::: TEKS YANG DIBERIKAN

Kolom
Minggu, 5 Januari 2014 - 20:29 WIB

SABDATAMA: Kita Harus Berani Mengubah Paradigma

Redaksi Solopos.com  /  Sugeng Pranyoto  | SOLOPOS.com

SOLOPOS.COM - Sultan Hamengku Buwono X (JIBI/Harian Jogja/Desi Suryanto)

Harianjogja.com – Setelah lebih dari 68 tahun merdeka, perasaan merdeka dari tekanan bangsa lain justru amat terasakan. Walaupun penjajahan secara langsung telah berakhir, namun independensi dan kedaulatan sebagai sebuah negara-bangsa merdeka tetap menjadi tantangan yang belum selesai. Bahkan di tengah globalisasi dan pasar bebas, determinasi asing membuat substansi kemerdekaan terasa kehilangan maknanya.

Proses demokratisasi tampaknya sedang memasuki titik kritis dan titik balik yang mendua. Kegamangan menilai proses demokrasi ini tercermin dari kontroversi antara yang berpendapat bahwa demokrasi berjalan menguat dan yang berpendapat sebaliknya baru dalam tataran demokrasi prosedural. Tampaknya proses demokratisasi bangsa selama lebih dari dasawarsa ini baru sebatas dimaknai sebagai kebebasan dari represi politik, belum sampai pada bagaimana menghargai pendapat dan menerima perbedaan.

::::::
::: ENTRI HASIL EKSTRAKSI

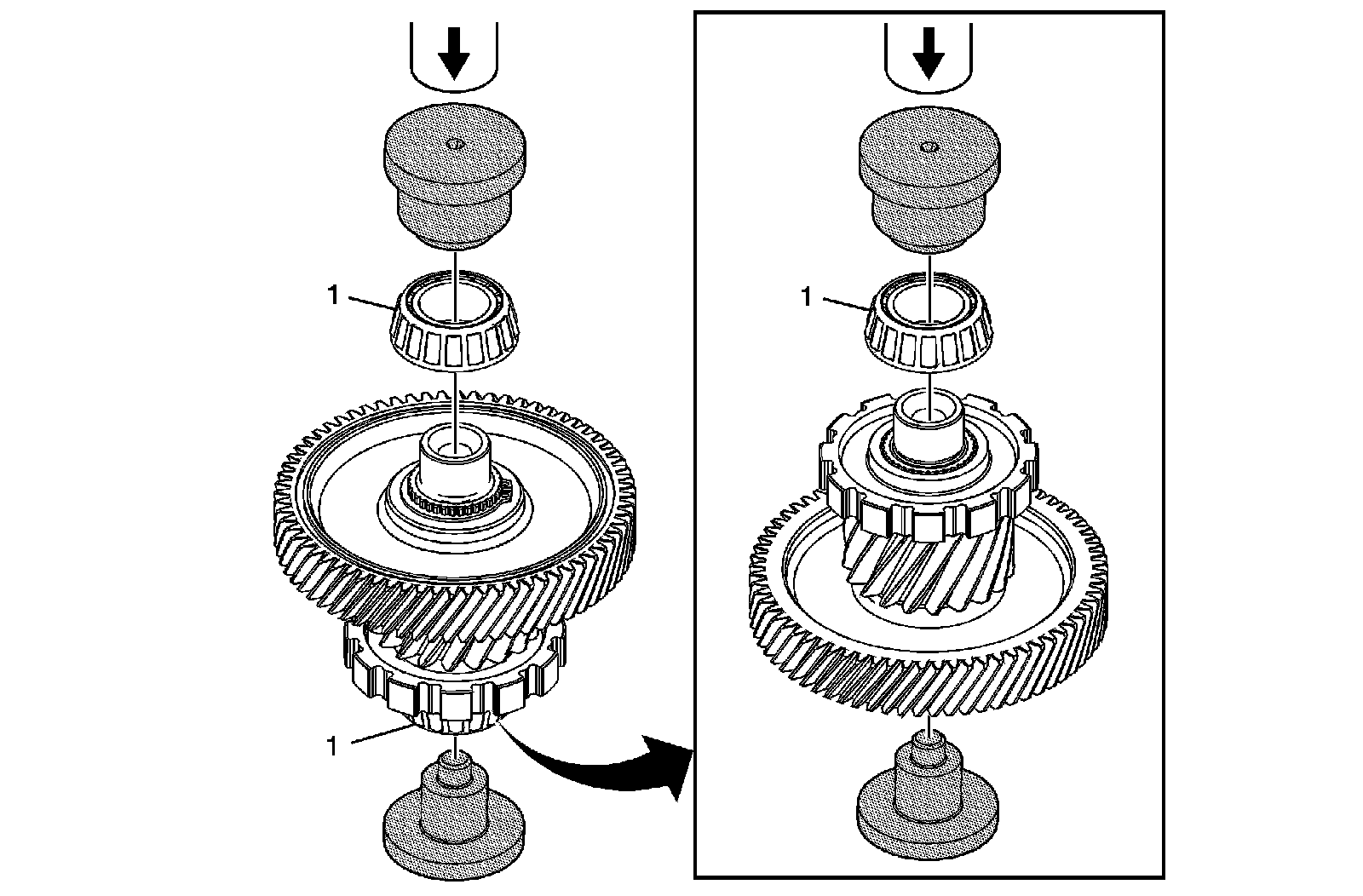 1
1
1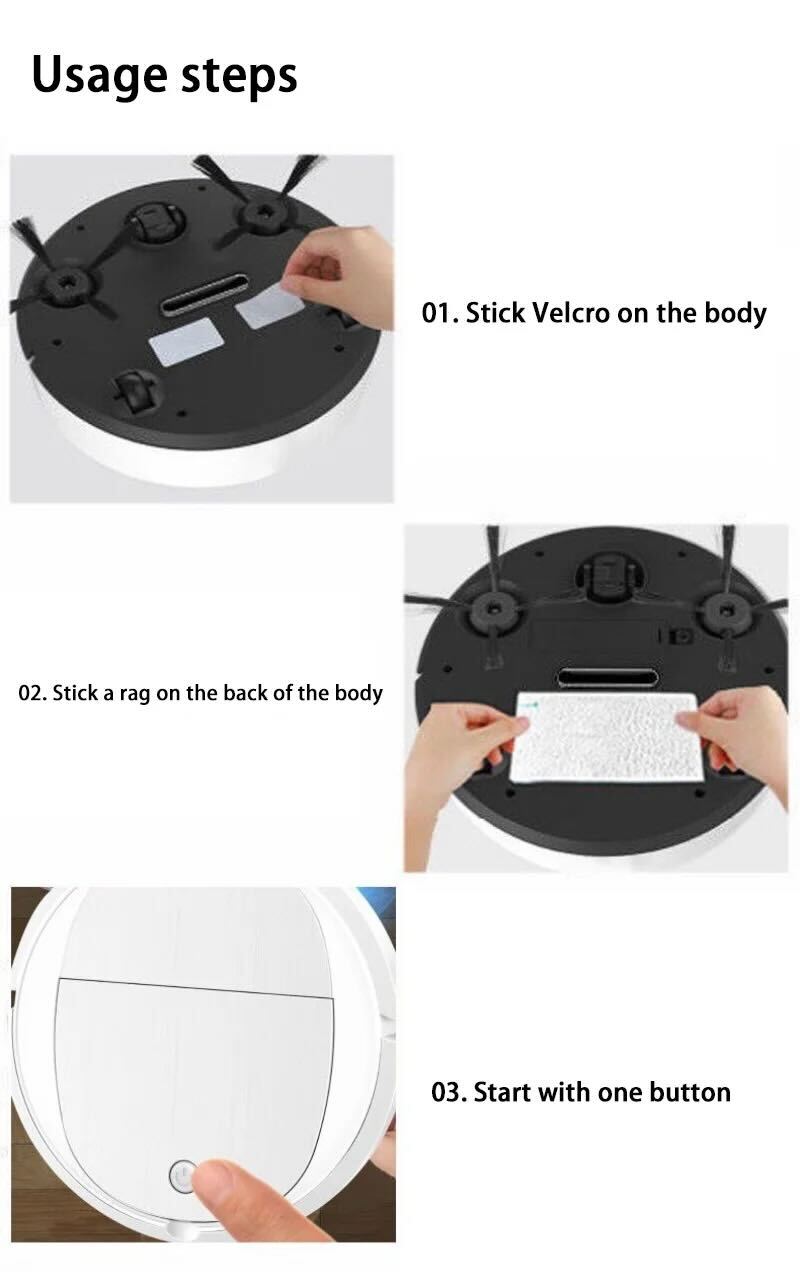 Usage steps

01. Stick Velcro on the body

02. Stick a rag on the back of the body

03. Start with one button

::::::

### DAFTAR TUGAS
• A. Jawab pertanyaan berikut berdasarkan teks kolom.
(i) Pada hari, tanggal, dan pukul berapa tulisan itu terbit?
(ii) Sudah berapa lama bangsa ini merdeka menurut teks itu?
(iii) Sebatas apa proses demokratisasi bangsa baru dimaknai?
• B. Tolong perbarui bagian teks kolom antara "SABDATAMA: Kita Harus" dan "(JIBI/Harian Jogja/Desi Suryanto)", termasuk kedua batas itu. Ganti "Paradigma" dengan "Cara Pandang".

### JAWABAN PER TUGAS
• A.
(i) Minggu, 5 Januari 2014, pukul 20:29 WIB
(ii) Lebih dari 68 tahun
(iii) Sebatas kebebasan dari represi politik

• B.
SABDATAMA: Kita Harus Berani Mengubah Cara Pandang

Redaksi Solopos.com  /  Sugeng Pranyoto  | SOLOPOS.com

SOLOPOS.COM - Sultan Hamengku Buwono X (JIBI/Harian Jogja/Desi Suryanto)